Therese Cory is the John and Jean Oesterle Associate Professor of Thomistic Studies at the University of Notre Dame. Her research focuses on 13th century philosophy and uncovering different ways of "modeling" the mind and its activities. More information can be found on her faculty page.

Video Transcript

I work on 13th century philosophy. I'm particularly interested in the works of Albert the Great and Thomas Aquinas.

The topics I'm particularly interested in have to do with mind, self consciousness, personhood, the nature of knowing. People think about those kinds of topics as being fundamentally modern topics.

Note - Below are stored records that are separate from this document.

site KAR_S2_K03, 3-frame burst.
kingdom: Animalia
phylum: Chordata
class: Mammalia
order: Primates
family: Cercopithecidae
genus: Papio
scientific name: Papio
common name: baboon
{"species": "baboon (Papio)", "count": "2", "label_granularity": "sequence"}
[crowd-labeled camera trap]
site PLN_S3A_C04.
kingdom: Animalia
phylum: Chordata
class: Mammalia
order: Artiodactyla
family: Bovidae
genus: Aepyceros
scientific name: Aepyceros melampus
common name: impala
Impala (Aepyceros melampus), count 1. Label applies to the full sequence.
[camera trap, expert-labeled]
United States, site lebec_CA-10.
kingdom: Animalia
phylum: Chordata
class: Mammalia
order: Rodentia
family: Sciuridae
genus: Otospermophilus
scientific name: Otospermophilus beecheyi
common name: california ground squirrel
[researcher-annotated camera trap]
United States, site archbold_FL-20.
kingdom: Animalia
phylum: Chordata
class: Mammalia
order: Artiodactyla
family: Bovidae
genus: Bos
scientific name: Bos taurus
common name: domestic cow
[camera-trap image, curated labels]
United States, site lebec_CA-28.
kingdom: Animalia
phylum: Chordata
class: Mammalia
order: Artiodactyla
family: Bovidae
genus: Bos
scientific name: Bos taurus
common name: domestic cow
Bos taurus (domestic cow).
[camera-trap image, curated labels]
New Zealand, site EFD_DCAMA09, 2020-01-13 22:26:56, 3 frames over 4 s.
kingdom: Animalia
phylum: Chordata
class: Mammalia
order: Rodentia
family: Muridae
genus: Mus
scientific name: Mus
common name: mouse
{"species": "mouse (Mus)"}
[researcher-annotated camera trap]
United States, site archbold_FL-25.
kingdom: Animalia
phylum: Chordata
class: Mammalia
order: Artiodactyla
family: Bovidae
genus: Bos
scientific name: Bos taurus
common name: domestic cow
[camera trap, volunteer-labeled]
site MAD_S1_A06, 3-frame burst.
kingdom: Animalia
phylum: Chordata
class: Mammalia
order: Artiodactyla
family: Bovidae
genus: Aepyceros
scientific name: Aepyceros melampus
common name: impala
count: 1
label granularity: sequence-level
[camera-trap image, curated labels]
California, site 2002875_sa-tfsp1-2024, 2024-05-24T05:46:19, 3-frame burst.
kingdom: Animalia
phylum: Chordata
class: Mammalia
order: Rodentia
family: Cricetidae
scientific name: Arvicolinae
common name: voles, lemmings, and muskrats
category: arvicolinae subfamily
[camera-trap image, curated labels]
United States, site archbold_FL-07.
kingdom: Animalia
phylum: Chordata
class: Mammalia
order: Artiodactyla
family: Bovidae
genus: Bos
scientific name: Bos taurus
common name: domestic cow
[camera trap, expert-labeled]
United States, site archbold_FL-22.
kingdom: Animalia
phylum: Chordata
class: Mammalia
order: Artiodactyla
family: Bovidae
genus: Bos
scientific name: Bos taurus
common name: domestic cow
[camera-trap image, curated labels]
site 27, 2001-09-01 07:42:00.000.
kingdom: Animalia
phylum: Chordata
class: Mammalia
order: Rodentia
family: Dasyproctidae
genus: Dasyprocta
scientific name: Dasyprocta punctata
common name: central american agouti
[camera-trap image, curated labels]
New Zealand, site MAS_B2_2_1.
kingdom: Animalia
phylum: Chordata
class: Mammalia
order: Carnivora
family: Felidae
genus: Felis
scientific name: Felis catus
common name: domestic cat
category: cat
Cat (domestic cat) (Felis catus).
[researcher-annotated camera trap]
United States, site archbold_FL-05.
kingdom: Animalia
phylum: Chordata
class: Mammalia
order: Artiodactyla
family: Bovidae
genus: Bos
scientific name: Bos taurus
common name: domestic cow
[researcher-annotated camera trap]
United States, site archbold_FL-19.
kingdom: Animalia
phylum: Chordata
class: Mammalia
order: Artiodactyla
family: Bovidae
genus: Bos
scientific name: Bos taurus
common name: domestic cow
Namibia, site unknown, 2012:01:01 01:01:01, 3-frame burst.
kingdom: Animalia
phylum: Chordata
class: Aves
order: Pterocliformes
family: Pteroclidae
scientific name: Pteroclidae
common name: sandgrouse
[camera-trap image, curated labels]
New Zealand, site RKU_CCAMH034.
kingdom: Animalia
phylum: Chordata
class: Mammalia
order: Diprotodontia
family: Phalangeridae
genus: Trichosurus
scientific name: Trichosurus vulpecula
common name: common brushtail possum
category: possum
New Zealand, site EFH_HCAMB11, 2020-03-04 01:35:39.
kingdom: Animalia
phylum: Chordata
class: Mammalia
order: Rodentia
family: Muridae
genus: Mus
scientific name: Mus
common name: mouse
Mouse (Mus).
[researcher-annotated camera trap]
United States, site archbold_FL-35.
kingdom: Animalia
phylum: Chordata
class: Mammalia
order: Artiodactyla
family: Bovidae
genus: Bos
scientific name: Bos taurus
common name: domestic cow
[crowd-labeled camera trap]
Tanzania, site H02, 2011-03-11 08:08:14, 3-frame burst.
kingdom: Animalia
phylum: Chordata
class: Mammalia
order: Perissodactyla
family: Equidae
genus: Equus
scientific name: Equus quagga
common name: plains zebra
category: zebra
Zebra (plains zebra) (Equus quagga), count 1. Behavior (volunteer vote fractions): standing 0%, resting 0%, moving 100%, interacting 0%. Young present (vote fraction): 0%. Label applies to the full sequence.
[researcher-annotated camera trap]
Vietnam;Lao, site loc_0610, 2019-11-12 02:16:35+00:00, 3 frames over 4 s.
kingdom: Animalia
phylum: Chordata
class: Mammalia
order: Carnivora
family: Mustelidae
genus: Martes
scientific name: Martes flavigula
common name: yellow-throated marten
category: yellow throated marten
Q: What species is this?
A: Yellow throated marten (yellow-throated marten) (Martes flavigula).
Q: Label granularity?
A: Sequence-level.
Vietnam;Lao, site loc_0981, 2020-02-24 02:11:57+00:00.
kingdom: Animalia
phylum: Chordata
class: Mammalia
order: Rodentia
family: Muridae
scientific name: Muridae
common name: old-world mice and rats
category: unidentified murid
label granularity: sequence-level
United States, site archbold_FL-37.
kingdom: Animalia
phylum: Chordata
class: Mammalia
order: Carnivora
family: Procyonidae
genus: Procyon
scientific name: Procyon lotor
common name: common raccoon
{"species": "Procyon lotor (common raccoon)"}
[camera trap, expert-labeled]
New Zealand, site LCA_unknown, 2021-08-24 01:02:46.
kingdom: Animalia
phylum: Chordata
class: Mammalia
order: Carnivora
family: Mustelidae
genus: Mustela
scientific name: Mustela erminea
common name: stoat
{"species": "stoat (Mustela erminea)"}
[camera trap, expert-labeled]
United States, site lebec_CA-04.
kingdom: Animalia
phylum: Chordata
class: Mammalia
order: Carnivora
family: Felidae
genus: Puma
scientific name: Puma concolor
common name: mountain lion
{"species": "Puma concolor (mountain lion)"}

So we think about there being a turn to the subject in Descartes where Descartes sort of brought to attention the fact that we are minds that are self knowing, and part of my work has been to try to demythologize that claim and to show that in fact in the 13th century, there's sophisticated theories of self knowing that are developed and that in fact they have a robust conception of the human person as a self-aware agent.

There's this tremendous moment of cultural exchange that's happening where the tradition of Greek thought that was developed and expanded and brought into new forms in the Islamic world, in particular in centers like Baghdad and Cordoba, then gets passed on and developed further in the Latin tradition. So you really see, I think, at this moment that the project of understanding reality is not something that one person or one culture does by themselves but it's really a kind of joint project and that really gives us hope for seeing how these cultures which were often thought to be very much in conflict politically have this sort of fruitful intellectual exchange in the Middle Ages.

Notre Dame is known for its specialization in medieval philosophy and I have many great colleagues and graduate students who are working on medieval philosophy here so the community is very strong. It's also a pleasure and a privilege to work at an institution that takes the Catholic intellectual tradition seriously because people that I work on Aquinas and Albert for instance, they're very important figures in the Catholic intellectual tradition. They continue to have influence in Catholic theology today.

It's really important for students to have that philosophical component in their education because it's really the way in which they learn to think about reality from the inside out. If you've studied any sort of architectural styles and you go to a European city and you're traveling through these streets and looking at these buildings, it makes so much of a difference if you know what you're looking at and I think of philosophy as being the process whereby you train yourself to be able to see what you're looking at for the first time.